**ASSIGNMENT**:
Check every line below for the word "over" and copy the ones that have it.

Saved data entries
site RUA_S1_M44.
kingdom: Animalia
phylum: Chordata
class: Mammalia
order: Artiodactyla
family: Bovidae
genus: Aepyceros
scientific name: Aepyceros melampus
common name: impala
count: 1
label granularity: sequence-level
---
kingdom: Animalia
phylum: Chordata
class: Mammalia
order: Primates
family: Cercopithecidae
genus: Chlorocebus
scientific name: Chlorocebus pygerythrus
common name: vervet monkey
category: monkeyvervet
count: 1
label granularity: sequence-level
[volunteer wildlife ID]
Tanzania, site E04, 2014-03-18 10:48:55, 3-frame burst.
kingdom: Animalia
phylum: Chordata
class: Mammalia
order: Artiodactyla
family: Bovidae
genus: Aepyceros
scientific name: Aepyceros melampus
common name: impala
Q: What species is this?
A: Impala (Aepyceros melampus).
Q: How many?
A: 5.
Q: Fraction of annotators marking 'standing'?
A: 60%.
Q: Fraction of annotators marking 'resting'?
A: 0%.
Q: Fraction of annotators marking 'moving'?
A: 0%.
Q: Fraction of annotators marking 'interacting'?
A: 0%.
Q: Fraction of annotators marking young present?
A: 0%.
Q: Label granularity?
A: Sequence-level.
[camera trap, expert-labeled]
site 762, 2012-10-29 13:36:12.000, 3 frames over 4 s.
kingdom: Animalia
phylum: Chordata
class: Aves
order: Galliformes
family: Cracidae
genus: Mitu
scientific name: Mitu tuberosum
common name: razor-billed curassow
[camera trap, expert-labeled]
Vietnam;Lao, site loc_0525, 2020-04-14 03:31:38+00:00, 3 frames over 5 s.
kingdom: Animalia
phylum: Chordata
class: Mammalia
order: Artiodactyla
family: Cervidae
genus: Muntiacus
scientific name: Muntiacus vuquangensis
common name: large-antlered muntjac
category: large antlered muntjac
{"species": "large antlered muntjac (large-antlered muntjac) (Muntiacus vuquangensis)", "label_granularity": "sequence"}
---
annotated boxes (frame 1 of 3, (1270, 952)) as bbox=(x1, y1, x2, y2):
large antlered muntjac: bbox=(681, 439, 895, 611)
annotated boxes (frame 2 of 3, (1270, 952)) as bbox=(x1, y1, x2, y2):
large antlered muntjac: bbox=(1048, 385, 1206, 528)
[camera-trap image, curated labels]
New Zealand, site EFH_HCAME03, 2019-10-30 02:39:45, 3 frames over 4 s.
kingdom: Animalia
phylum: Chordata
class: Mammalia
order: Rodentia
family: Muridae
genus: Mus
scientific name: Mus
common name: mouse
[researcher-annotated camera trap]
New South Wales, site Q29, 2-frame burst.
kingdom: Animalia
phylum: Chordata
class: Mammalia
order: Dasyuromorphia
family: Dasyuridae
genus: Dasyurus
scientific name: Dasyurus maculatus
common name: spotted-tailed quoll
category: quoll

**RESPONSE TO THIS EXERCISE**:
site 762, 2012-10-29 13:36:12.000, 3 frames over 4 s.
Vietnam;Lao, site loc_0525, 2020-04-14 03:31:38+00:00, 3 frames over 5 s.
New Zealand, site EFH_HCAME03, 2019-10-30 02:39:45, 3 frames over 4 s.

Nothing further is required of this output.